Cárceles en Argentina: Historia, desafíos y reformas en marcha
El sistema penitenciario argentino enfrenta retos significativos en materia de reinserción y castigo. Del nacimiento de la prisión moderna al debate actual, un recorrido por su historia.
Las cárceles en Argentina tienen su origen en el siglo XIX, cuando el país adoptó el modelo carcelario de Bentham, que se basaba en la separación de los reclusos en función de sus delitos y la introducción de la disciplina y el trabajo en la vida carcelaria.
Con el tiempo, el sistema penitenciario argentino se fue desarrollando y evolucionando, pasando por fases de reforma y mejora. Sin embargo, en la actualidad, el sistema enfrenta desafíos significativos en materia de reinserción y castigo.
Según un informe de la Infraestructura Penitenciaria de la Nación, en 2020, el sistema penitenciario argentino tenía una población reclusa de más de 46.000 personas, con un índice de ocupación de 134%, lo que significa que hay más de un recluso por celda.

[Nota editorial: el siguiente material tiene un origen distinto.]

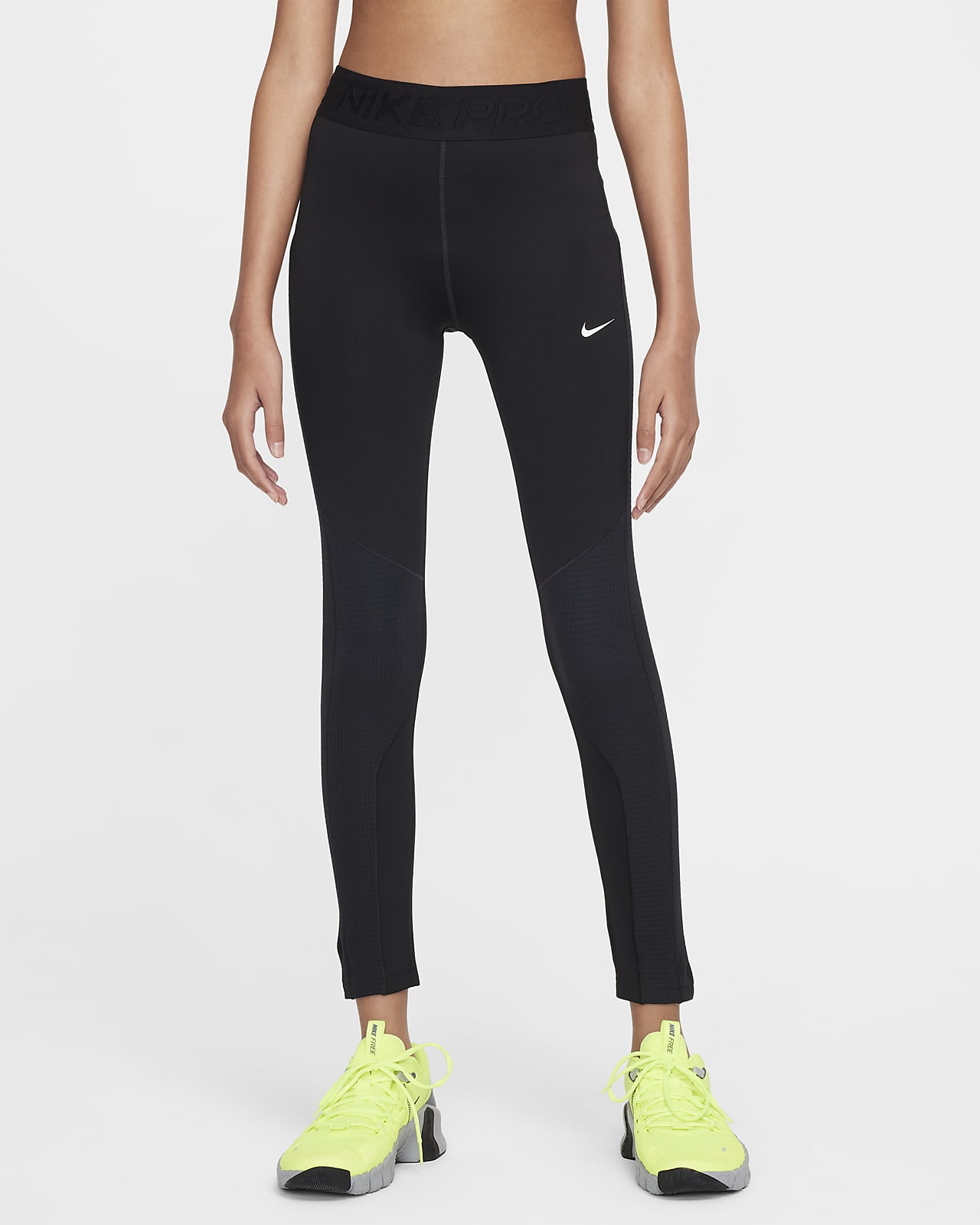 Nike Pro Therma-FIT 大童（女孩）中腰训练紧身裤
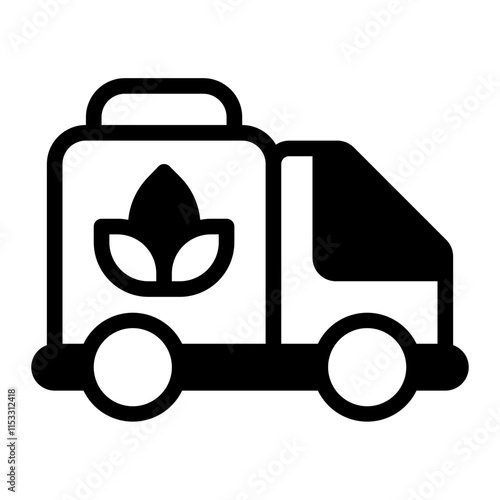 Cannabis Delivery Glyph Icon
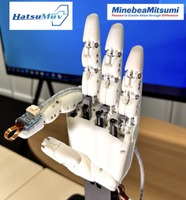 HatsuMuvのロボットハンド「HatsuHand」にミネベアミツミの小型6軸力覚センサー「MMS101」を組み込んだ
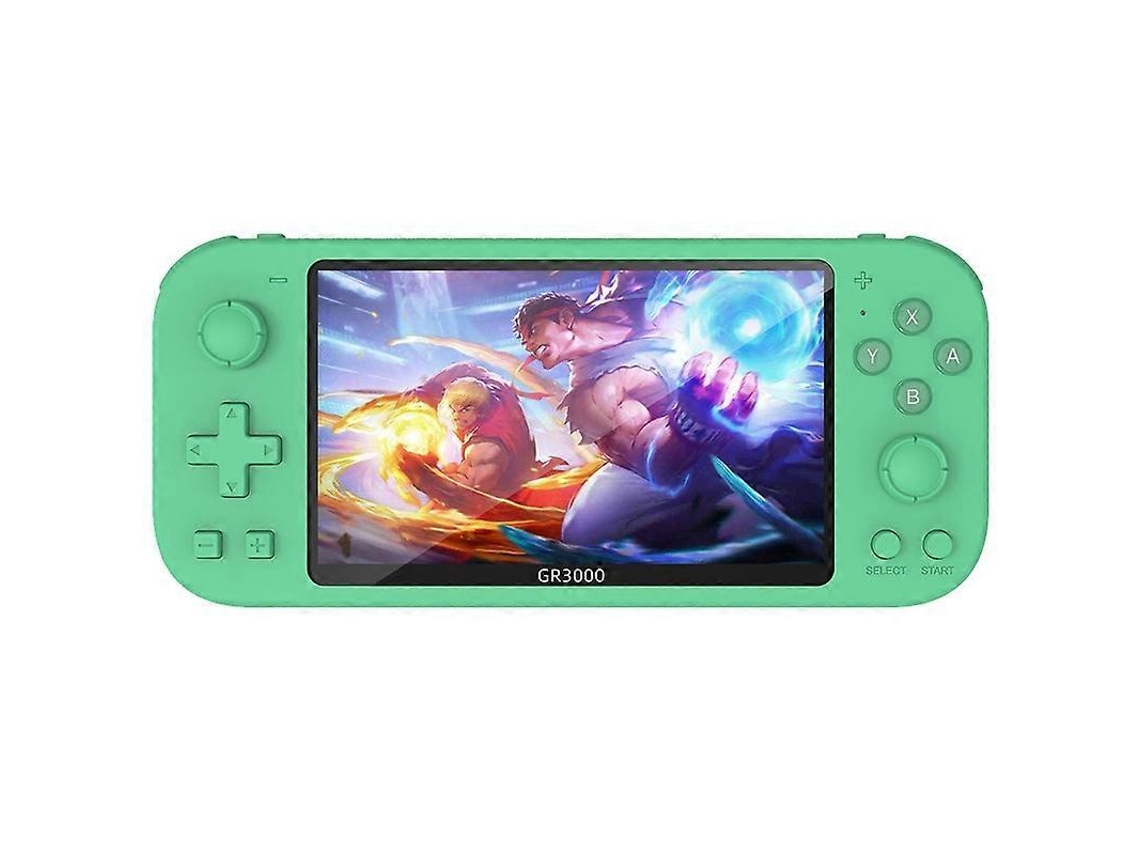 Consola de juegos portátil RG3000 con compatibilidad con dos mandos. Hengjian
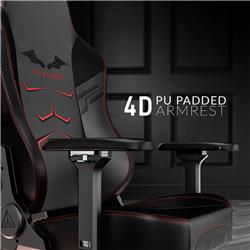 CYBEART | The Batman Gaming Chair - DC Comics | Inbuilt Lumbar Support(Open Box)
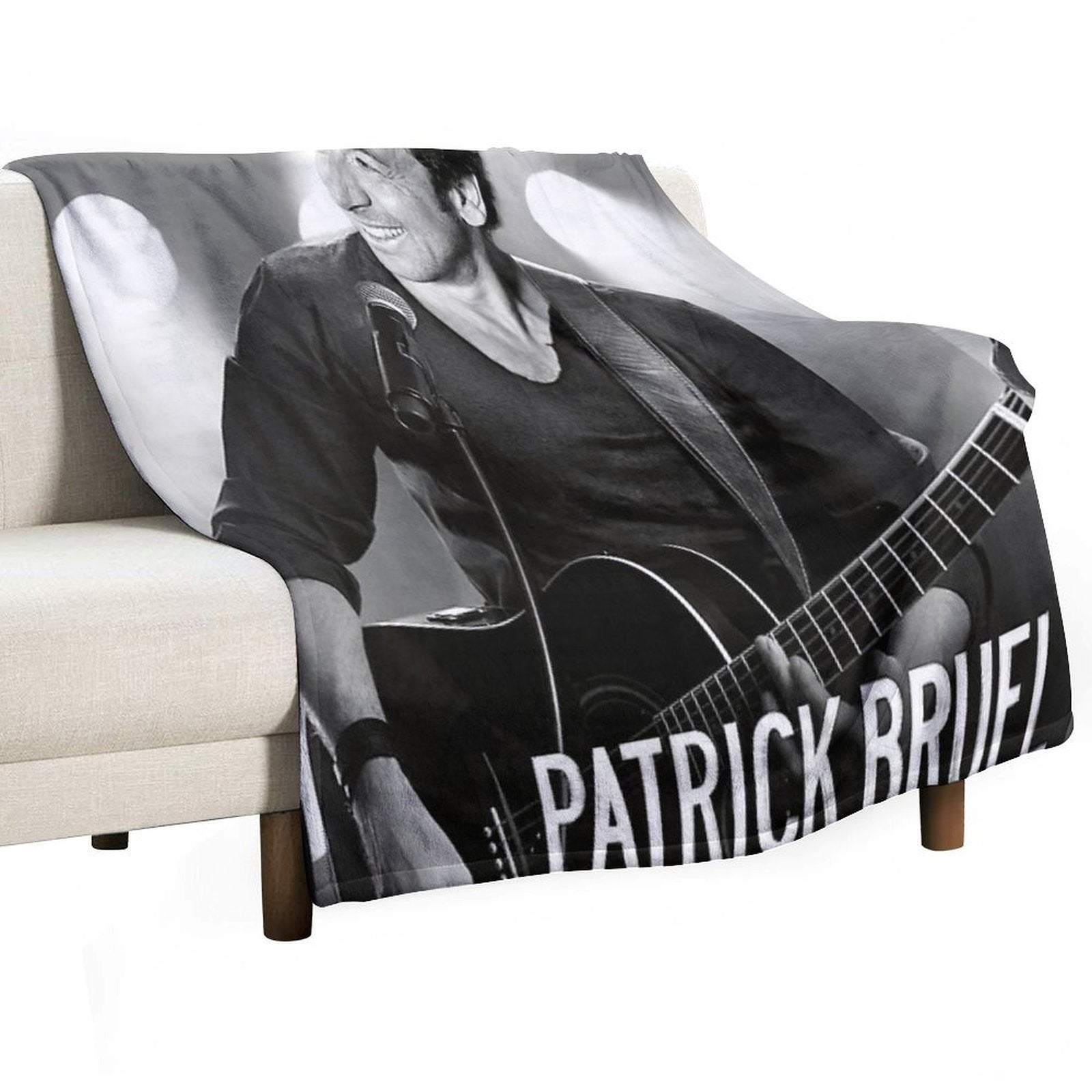 Thighaag Patrick Bruel Show Tour TOURNEE En ACOUSTIQUE 2022 Compact Throw Blanket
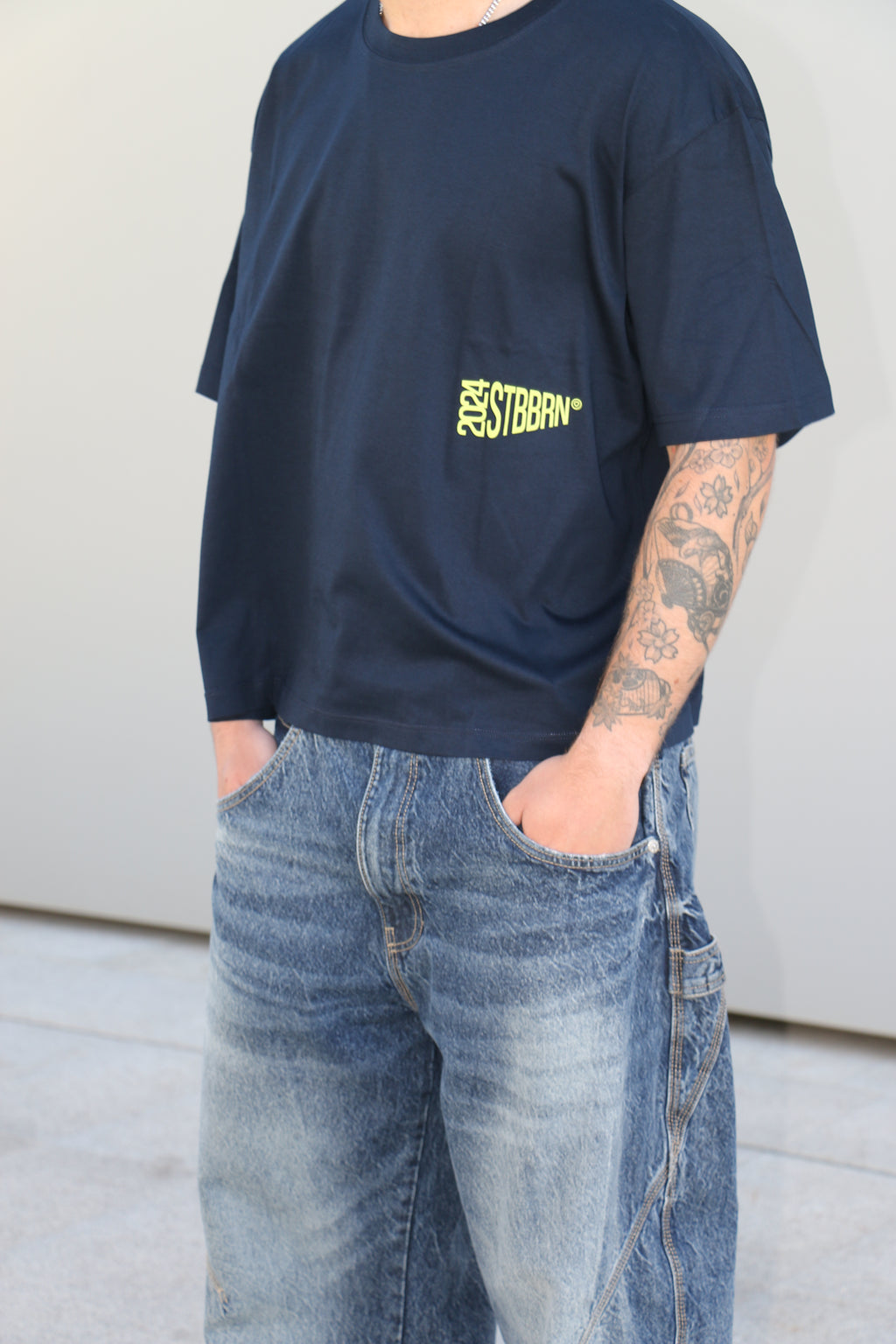 Camiseta NFE Marino - Amarillo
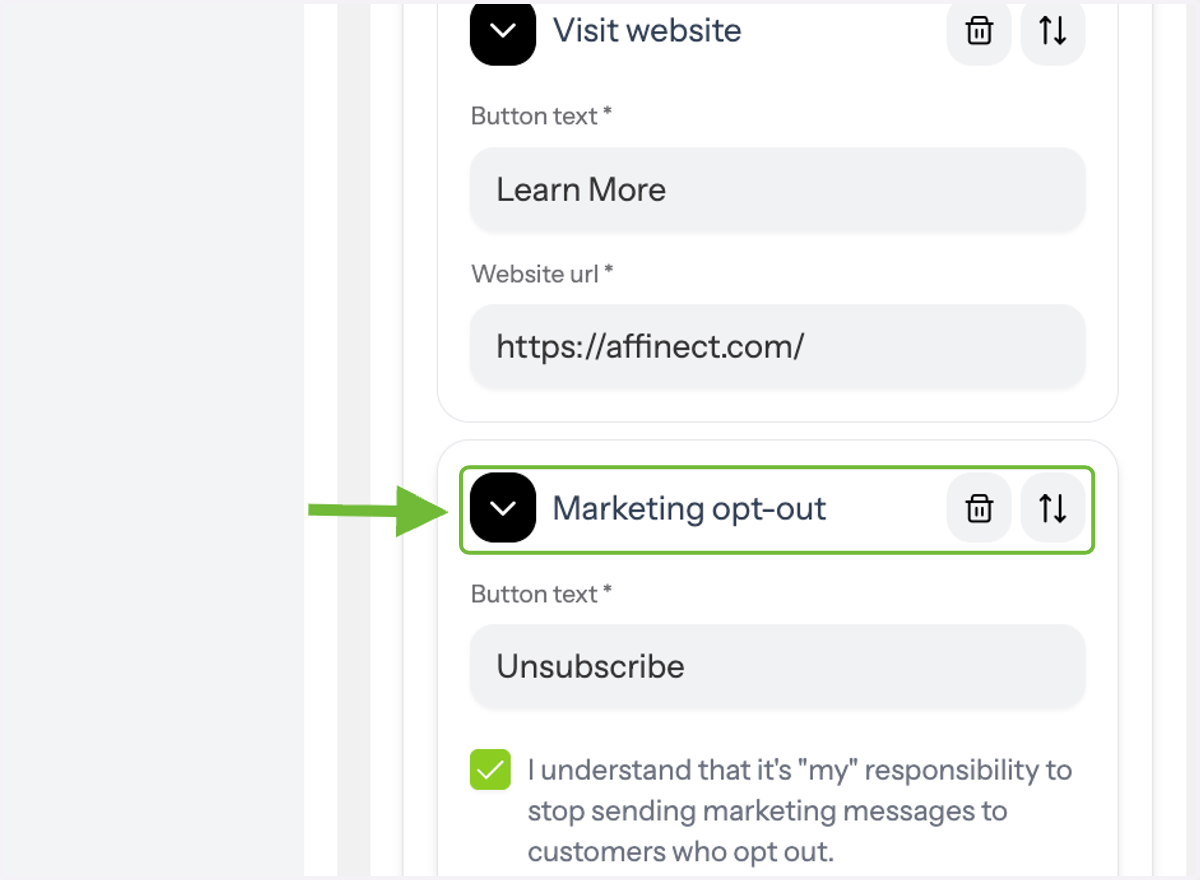 Include Opt-Out Option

Además, el sistema penitenciario argentino enfrenta problemas de seguridad, salud y educación, lo que dificulta la reinserción de los reclusos en la sociedad.
En este sentido, la ministra de Justicia y Derechos Humanos, Marta Yasina, ha destacado la importancia de la reinserción en el sistema penitenciario, y ha anunciado planes para mejorar la situación, incluyendo la construcción de nuevos centros penitenciarios y la implementación de programas de capacitación y educación.